Do this: Please write out the full listing below, keeping every line identical to the original.

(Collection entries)
+---+

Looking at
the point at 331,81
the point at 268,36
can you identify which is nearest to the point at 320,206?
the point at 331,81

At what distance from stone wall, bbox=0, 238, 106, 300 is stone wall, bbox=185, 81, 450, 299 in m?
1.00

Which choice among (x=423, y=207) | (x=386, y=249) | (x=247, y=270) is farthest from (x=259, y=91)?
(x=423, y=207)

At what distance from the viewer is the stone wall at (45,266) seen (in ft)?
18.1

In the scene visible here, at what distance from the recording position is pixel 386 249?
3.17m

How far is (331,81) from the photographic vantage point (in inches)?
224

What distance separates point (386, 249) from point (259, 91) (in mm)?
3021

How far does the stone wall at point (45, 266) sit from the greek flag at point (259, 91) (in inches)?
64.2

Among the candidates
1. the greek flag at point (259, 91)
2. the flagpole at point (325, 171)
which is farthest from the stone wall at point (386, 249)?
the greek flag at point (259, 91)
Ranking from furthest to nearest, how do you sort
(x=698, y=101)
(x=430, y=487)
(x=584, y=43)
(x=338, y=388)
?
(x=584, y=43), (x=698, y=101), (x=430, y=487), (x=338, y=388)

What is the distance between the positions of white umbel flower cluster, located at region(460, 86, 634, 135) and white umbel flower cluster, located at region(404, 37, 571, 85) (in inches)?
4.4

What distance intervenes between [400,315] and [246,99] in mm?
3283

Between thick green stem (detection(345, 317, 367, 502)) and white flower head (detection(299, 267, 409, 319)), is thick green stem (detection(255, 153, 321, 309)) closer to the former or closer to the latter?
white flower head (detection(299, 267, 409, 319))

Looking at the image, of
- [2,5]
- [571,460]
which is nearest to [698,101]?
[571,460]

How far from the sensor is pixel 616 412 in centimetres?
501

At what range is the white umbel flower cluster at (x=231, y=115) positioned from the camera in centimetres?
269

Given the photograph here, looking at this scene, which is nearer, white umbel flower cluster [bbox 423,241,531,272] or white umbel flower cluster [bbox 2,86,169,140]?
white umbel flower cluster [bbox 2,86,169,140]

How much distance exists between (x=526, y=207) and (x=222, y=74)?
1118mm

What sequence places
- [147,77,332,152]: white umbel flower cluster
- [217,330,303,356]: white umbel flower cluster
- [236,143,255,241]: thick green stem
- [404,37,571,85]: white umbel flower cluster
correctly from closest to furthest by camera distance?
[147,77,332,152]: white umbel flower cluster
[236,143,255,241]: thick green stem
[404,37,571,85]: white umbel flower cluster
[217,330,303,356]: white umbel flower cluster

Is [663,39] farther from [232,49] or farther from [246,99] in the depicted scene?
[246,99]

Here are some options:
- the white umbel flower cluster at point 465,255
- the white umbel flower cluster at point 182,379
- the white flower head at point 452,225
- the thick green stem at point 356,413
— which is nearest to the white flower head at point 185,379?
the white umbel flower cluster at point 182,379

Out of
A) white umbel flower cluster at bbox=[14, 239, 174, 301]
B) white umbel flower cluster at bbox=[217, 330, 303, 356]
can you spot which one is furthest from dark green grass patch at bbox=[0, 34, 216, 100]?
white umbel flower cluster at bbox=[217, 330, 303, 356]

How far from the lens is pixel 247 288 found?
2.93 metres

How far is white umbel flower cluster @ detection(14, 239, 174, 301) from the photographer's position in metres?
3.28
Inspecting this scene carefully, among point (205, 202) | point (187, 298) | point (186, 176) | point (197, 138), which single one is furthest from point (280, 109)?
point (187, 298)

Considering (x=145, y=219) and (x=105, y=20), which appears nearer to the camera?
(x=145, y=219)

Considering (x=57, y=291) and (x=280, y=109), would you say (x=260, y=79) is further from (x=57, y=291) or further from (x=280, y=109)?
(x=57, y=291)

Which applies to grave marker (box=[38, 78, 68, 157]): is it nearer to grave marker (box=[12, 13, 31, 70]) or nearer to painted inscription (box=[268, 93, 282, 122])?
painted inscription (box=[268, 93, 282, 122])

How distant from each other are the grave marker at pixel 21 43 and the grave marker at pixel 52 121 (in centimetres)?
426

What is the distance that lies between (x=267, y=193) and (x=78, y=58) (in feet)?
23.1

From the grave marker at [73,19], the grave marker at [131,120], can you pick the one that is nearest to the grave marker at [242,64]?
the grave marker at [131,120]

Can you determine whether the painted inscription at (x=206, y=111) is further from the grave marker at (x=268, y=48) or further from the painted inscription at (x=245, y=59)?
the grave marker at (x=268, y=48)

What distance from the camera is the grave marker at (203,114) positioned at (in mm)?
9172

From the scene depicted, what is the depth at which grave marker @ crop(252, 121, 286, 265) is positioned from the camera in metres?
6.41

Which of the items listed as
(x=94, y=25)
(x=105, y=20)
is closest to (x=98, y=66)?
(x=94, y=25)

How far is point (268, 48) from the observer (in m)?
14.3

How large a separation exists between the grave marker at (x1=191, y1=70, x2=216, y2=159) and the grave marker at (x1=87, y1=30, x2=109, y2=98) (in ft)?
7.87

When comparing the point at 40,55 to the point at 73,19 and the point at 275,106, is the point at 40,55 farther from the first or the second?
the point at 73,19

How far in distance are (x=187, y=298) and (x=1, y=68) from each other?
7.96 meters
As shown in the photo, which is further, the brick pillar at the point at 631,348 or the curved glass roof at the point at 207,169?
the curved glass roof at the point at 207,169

+---+

Result for this exercise:
Looking at
the point at 331,81
the point at 268,36
can you identify which is nearest to the point at 320,206?
the point at 331,81

At what distance from stone wall, bbox=0, 238, 106, 300 is stone wall, bbox=185, 81, 450, 299 in m?
1.00

Which choice among (x=423, y=207) | (x=386, y=249) | (x=247, y=270) is farthest from (x=259, y=91)?
(x=423, y=207)

At what distance from the viewer is the stone wall at (45,266) seen (in ft)?
18.1

In the scene visible here, at what distance from the recording position is pixel 386 249?
3.17m

How far is (331,81) from the photographic vantage point (in inches)?
224

What distance separates point (386, 249) from point (259, 91) (in mm)?
3021

How far does the stone wall at point (45, 266) sit from the greek flag at point (259, 91) (in inches)?
64.2

Among the candidates
1. the greek flag at point (259, 91)
2. the flagpole at point (325, 171)
which is farthest from the stone wall at point (386, 249)?
the greek flag at point (259, 91)
Ranking from furthest to nearest, how do you sort
(x=698, y=101)
(x=430, y=487)
(x=584, y=43)
(x=338, y=388)
?
(x=584, y=43), (x=698, y=101), (x=430, y=487), (x=338, y=388)

What is the distance between the positions of white umbel flower cluster, located at region(460, 86, 634, 135) and white umbel flower cluster, located at region(404, 37, 571, 85) (in inches)?
4.4

What distance intervenes between [400,315] and [246,99] in mm?
3283

Between thick green stem (detection(345, 317, 367, 502)) and white flower head (detection(299, 267, 409, 319)), is thick green stem (detection(255, 153, 321, 309)) closer to the former or closer to the latter?
white flower head (detection(299, 267, 409, 319))

Looking at the image, of
- [2,5]
- [571,460]
which is nearest to [698,101]?
[571,460]

How far from the sensor is pixel 616 412 in centimetres?
501

At what range is the white umbel flower cluster at (x=231, y=115) positioned from the camera in centimetres?
269

Given the photograph here, looking at this scene, which is nearer, white umbel flower cluster [bbox 423,241,531,272] or white umbel flower cluster [bbox 2,86,169,140]?
white umbel flower cluster [bbox 2,86,169,140]

How much distance exists between (x=526, y=207) and (x=222, y=74)?
1118mm

What sequence places
- [147,77,332,152]: white umbel flower cluster
- [217,330,303,356]: white umbel flower cluster
- [236,143,255,241]: thick green stem
- [404,37,571,85]: white umbel flower cluster
correctly from closest to furthest by camera distance?
[147,77,332,152]: white umbel flower cluster
[236,143,255,241]: thick green stem
[404,37,571,85]: white umbel flower cluster
[217,330,303,356]: white umbel flower cluster

Is [663,39] farther from [232,49] or farther from [246,99] in the depicted scene?
[246,99]

Here are some options:
- the white umbel flower cluster at point 465,255
- the white umbel flower cluster at point 182,379
- the white flower head at point 452,225
- the thick green stem at point 356,413
— which is nearest to the white flower head at point 185,379?
the white umbel flower cluster at point 182,379

Out of
A) white umbel flower cluster at bbox=[14, 239, 174, 301]
B) white umbel flower cluster at bbox=[217, 330, 303, 356]
can you spot which one is furthest from dark green grass patch at bbox=[0, 34, 216, 100]?
white umbel flower cluster at bbox=[217, 330, 303, 356]

How far from the lens is pixel 247 288 found?
2.93 metres

How far is white umbel flower cluster @ detection(14, 239, 174, 301) from the photographer's position in metres?
3.28
Inspecting this scene carefully, among point (205, 202) | point (187, 298) | point (186, 176) | point (197, 138), which single one is furthest from point (280, 109)?
point (187, 298)

Considering (x=145, y=219) and (x=105, y=20), which appears nearer to the camera?
(x=145, y=219)

Considering (x=57, y=291) and (x=280, y=109), would you say (x=260, y=79) is further from (x=57, y=291) or further from (x=280, y=109)?
(x=57, y=291)

Which applies to grave marker (box=[38, 78, 68, 157]): is it nearer to grave marker (box=[12, 13, 31, 70]) or nearer to painted inscription (box=[268, 93, 282, 122])?
painted inscription (box=[268, 93, 282, 122])

How distant from each other are the grave marker at pixel 21 43 and the grave marker at pixel 52 121 (in centimetres)?
426

What is the distance that lies between (x=267, y=193) and (x=78, y=58) (in feet)?
23.1

From the grave marker at [73,19], the grave marker at [131,120], can you pick the one that is nearest to the grave marker at [242,64]?
the grave marker at [131,120]

Can you determine whether the painted inscription at (x=206, y=111) is further from the grave marker at (x=268, y=48) or further from the painted inscription at (x=245, y=59)?
the grave marker at (x=268, y=48)

What distance from the camera is the grave marker at (203,114) positioned at (in mm)?
9172

From the scene depicted, what is the depth at which grave marker @ crop(252, 121, 286, 265) is positioned from the camera in metres?
6.41

Which of the items listed as
(x=94, y=25)
(x=105, y=20)
is closest to (x=98, y=66)?
(x=94, y=25)

How far is point (268, 48) from the observer (in m)?
14.3

How large a separation exists between the grave marker at (x1=191, y1=70, x2=216, y2=159) and the grave marker at (x1=87, y1=30, x2=109, y2=98) (in ft)?
7.87

When comparing the point at 40,55 to the point at 73,19 and the point at 275,106, is the point at 40,55 farther from the first or the second?
the point at 73,19

How far in distance are (x=187, y=298) and (x=1, y=68) from each other?
7.96 meters
As shown in the photo, which is further, the brick pillar at the point at 631,348 or the curved glass roof at the point at 207,169?
the curved glass roof at the point at 207,169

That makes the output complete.